Sebaliknya, dalam aspek keadilan geografis ada scenario pesimistis yang membahas kemungkinan berbagai asumsi tersebut tidak terjadi. Skenario pesimis menyatakan bahwa ada kemungkinan terjadi berbagai hal sebagai berikut:

- Kegagalan penambahan SDM di daerah sulit
- Kegagalan penambahan fasilitas kesehatan
- Pemerintah Indonesia tidak mempunyai danan investasi cukup untuk menyeimbangkan fasilitas dan SDM kesehatan
- Komposisi peserta Non-PBI (mandiri) yang besar dan cenderung sakit sehingga menyerap banyak Klaim
- dana BPJS diserap oleh daerah-daerah yang memang banyak fasilitas kesehatan
- terjadi fraud terutama di daerah Jawa sehingga terjadi penyerapan tinggi yang tidak efisien.

Berikut ini digambarkan model scenario pesimis.

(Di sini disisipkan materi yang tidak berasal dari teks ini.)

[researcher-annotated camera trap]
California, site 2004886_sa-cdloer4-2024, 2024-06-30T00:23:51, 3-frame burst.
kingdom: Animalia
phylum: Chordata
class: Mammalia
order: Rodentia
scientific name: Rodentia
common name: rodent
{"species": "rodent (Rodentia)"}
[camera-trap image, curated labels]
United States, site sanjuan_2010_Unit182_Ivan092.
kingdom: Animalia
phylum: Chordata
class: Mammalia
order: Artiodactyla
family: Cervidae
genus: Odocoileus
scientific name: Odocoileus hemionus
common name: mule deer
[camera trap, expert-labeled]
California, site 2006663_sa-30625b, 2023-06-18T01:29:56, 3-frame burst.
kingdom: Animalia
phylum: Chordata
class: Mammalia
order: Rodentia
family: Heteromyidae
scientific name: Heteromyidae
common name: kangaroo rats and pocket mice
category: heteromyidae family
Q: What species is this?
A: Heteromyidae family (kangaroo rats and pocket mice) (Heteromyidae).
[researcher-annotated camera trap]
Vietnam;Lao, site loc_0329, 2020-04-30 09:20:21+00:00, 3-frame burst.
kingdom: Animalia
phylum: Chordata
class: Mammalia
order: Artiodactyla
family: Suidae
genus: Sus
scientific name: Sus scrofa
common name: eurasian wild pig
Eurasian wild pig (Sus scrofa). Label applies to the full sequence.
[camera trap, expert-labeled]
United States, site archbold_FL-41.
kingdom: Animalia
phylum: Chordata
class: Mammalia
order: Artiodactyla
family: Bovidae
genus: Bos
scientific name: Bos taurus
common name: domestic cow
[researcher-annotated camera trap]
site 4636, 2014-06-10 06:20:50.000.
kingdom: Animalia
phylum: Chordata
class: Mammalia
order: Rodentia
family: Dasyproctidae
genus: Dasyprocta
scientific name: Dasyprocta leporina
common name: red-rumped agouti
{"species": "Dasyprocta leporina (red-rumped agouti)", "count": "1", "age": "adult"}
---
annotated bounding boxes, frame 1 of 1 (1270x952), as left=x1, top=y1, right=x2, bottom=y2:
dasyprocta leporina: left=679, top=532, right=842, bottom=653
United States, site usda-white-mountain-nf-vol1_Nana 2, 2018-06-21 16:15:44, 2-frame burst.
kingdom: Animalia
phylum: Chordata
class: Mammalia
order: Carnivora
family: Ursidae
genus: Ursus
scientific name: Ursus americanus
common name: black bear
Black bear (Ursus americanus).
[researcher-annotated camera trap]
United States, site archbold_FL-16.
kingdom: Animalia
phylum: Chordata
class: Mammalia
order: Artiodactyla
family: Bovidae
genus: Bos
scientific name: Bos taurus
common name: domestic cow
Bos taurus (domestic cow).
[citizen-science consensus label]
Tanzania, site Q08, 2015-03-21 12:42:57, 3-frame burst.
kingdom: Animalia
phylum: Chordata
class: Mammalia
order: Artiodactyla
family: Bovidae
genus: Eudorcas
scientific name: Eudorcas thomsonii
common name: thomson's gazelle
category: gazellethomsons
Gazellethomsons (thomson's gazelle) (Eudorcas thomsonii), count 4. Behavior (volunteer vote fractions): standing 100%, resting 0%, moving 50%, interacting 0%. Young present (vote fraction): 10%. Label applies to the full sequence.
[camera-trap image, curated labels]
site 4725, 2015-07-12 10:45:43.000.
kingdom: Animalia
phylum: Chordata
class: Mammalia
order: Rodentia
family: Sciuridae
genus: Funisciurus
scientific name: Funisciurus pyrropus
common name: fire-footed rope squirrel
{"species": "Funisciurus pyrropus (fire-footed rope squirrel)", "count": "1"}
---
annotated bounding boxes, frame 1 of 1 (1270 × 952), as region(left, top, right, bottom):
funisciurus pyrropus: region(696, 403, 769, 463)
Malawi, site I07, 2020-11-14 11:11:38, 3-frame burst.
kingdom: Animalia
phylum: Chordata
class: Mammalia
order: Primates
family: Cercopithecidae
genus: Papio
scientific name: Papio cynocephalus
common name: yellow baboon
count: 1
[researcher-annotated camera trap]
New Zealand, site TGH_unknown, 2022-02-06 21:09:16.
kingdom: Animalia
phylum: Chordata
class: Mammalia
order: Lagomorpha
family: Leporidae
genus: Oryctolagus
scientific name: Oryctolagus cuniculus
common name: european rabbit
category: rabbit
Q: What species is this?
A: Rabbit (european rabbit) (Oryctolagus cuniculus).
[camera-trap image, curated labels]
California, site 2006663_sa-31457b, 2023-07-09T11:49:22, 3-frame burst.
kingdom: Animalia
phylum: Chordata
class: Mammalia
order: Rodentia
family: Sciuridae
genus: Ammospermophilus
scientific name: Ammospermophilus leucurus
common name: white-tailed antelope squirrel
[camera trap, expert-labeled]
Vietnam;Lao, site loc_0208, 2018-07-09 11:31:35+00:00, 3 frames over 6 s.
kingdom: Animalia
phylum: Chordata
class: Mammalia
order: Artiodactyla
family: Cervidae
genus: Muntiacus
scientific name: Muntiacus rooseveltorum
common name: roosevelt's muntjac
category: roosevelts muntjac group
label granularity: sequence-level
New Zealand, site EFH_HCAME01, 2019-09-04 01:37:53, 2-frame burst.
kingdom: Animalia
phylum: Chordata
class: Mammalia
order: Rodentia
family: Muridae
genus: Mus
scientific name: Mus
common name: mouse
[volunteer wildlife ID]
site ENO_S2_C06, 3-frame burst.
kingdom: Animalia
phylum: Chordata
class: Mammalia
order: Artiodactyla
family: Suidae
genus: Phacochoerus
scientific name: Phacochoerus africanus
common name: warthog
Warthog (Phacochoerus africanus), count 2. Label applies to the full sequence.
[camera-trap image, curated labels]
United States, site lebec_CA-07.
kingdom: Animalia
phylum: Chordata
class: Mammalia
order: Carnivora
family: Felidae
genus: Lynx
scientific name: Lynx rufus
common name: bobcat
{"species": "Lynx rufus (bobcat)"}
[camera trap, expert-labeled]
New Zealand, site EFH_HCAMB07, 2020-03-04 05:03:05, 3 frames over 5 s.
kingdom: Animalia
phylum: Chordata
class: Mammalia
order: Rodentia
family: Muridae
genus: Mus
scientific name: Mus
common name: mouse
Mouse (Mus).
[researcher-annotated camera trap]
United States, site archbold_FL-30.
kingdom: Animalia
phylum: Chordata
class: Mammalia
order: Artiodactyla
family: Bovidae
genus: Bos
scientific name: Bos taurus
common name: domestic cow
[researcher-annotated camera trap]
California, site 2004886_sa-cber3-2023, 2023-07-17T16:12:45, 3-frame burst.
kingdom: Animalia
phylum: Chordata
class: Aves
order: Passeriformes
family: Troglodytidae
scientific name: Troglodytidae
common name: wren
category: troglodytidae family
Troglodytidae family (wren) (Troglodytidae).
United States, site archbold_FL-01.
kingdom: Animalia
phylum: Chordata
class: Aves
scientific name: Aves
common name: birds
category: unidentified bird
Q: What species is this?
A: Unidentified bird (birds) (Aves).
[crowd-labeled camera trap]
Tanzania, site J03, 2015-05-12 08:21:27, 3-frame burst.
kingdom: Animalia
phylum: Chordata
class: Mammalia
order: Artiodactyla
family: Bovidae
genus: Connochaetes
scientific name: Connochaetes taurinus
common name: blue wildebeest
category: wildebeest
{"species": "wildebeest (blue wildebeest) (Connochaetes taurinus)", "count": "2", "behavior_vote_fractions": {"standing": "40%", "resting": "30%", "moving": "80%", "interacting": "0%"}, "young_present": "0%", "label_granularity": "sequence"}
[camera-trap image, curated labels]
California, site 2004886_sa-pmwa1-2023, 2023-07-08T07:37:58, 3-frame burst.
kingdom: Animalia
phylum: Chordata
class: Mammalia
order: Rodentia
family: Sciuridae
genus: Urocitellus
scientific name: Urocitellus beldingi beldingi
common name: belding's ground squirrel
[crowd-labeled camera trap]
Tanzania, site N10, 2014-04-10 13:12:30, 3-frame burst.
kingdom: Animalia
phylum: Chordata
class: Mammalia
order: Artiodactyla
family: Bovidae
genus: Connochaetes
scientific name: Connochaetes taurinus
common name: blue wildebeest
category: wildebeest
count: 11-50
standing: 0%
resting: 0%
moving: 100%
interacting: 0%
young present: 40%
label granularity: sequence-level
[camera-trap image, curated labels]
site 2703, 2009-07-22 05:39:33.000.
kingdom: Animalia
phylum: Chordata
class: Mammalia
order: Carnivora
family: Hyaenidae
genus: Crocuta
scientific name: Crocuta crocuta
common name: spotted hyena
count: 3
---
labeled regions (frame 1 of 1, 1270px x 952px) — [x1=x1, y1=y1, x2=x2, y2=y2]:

Gambar 2: Skenario Pesimis

Dalam konteks Inequity geografis maka daerah yang buruk selama lima tahun kedepan tidak mampu untuk mengejar ketinggalan dengan daerah yang baik. Akibatnya jurang pemisah antara daerah yang baik dan buruk dapat membesar. Hal ini yang disebut sebagai pemburukan keadilan geografis.

Sementara itu dalam aspek keadilan social ekonomi, scenario pesimis menyatakan bahwa ada kemungkinan JKN lebih menguntungkan masyarakat menengah ke atas, bukan masyarakat miskin. Mengapa hal ini terjadi? Di masa depan ada berbagai kemungkinan sebagai berikut:
- Adanya peserta BPJS yang membayar premi (Non-PBI mandiri) yang berasal dari masyarakat kelas menengah dan atas;
- Peserta BPJS yang membayar tersebut kemudian naik kelas ke VIP dengan dana dari kantong pribadi atau berbagai asuransk kesehatan swasta yang indemnity
- Pasien RS menanggung biaya tidak hanya pembayaran untuk pelayanan kesehatan, namun juga ongkos penjaga pasien, transportasi, waktu bekerja yang hilang. Masyarakat miskin sulit membayar untuk ini.
- Aspek portabilitas dari BPJS memberi kesempatan kepada masyarakat kaya di sebuah regional tertinggal (misal Regional V) untuk menggunakan pelayanan kesehatan di Regional 1. Portabilitas ini secara praktis hanya akan berlaku untuk masyarakat yang mempunyai kemampuan tinggi.
- Akses untuk pelayanan kesehatan dengan INA-CBG tinggi (mahal-mahal) hanya ada di kota besar.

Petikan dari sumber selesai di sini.